Bayfield and McMoon are predators feasting on an upper-class twit. But they’re sympathetic, too. That’s not a contradiction. The film understands people who struggle to contain big, rickety worlds held together by scotch tape and bubblegum (and lots of money). Everything about and in the film is a tightrope act. Streep throws herself into the role of a talentless idiot, but she gives Jenkins a girlishness that’s endearing, even when she’s doing what looks like a dire interpretive dance in front of a house stocked with snickering drunks, trying not to let their laughs overpower her singing.

The movie, though, is owned by Grant. As Bayfield, he’s in enjoyably smirking jerk mode: dressing down flummoxed naysayers with precision; charming critics as he bribes them for fawning write-ups; deviously filling her shows with “music lovers” (aka, shnooks grabbed off the street).

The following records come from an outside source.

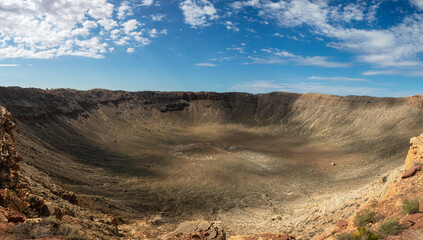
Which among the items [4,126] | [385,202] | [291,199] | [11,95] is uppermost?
[11,95]

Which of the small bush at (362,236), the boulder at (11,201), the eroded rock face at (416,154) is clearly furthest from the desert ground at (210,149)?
the boulder at (11,201)

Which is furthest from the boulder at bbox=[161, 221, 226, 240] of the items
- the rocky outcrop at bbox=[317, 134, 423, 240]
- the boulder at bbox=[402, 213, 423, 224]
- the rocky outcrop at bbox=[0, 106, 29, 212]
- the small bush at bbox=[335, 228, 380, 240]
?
the boulder at bbox=[402, 213, 423, 224]

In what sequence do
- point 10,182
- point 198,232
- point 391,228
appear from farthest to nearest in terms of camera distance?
point 198,232
point 10,182
point 391,228

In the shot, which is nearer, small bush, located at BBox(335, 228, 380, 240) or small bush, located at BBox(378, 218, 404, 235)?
small bush, located at BBox(335, 228, 380, 240)

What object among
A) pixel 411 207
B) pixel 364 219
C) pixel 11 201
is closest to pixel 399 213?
pixel 411 207

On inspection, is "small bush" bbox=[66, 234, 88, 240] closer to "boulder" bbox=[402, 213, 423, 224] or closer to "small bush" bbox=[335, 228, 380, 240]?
"small bush" bbox=[335, 228, 380, 240]

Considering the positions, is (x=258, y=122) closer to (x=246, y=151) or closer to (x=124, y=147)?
(x=246, y=151)

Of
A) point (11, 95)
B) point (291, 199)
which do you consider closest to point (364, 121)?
point (291, 199)

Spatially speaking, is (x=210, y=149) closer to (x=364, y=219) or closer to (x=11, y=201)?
(x=11, y=201)
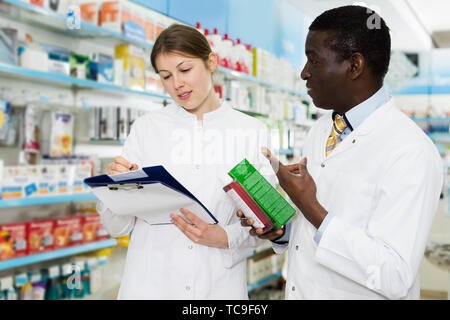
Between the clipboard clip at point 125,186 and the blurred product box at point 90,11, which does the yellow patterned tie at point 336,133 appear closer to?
the clipboard clip at point 125,186

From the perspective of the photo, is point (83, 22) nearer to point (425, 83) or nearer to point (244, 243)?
point (244, 243)

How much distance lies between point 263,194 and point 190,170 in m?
0.43

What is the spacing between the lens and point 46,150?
10.2 feet

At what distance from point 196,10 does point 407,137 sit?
382 centimetres

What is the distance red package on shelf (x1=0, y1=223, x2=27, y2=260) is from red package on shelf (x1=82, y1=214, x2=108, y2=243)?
443 millimetres

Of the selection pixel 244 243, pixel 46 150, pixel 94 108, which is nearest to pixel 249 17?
pixel 94 108

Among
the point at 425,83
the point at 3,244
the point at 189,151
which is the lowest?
the point at 3,244

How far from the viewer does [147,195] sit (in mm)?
1468

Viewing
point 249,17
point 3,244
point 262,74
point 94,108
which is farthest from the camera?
point 249,17

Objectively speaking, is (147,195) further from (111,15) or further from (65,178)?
(111,15)

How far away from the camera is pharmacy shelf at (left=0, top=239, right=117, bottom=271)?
256 centimetres

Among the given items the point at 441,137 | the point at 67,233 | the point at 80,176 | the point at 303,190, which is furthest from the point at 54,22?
the point at 441,137

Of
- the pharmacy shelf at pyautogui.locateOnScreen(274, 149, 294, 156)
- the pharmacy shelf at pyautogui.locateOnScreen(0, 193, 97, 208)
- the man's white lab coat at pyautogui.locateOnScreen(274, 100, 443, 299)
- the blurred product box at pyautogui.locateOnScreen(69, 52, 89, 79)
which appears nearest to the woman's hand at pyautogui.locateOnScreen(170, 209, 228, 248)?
the man's white lab coat at pyautogui.locateOnScreen(274, 100, 443, 299)

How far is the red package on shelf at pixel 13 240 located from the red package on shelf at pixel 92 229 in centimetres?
44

Unlike Jenkins, though, he has the curse of self-awareness. He knows the jig is up when her time is, too, and you can see strains of panic in his every dastardly move, hear it in every razor-sharp one-liner. Frears directs this as a light comedy, and a good third of the images are groaning close-ups of people in various states of shock at what they’re hearing. But if it plays as lampoon of a triumph-of-the-human-spirit picture, it’s also a sad lament for life’s losers, who are probably closer to us than most of the winners.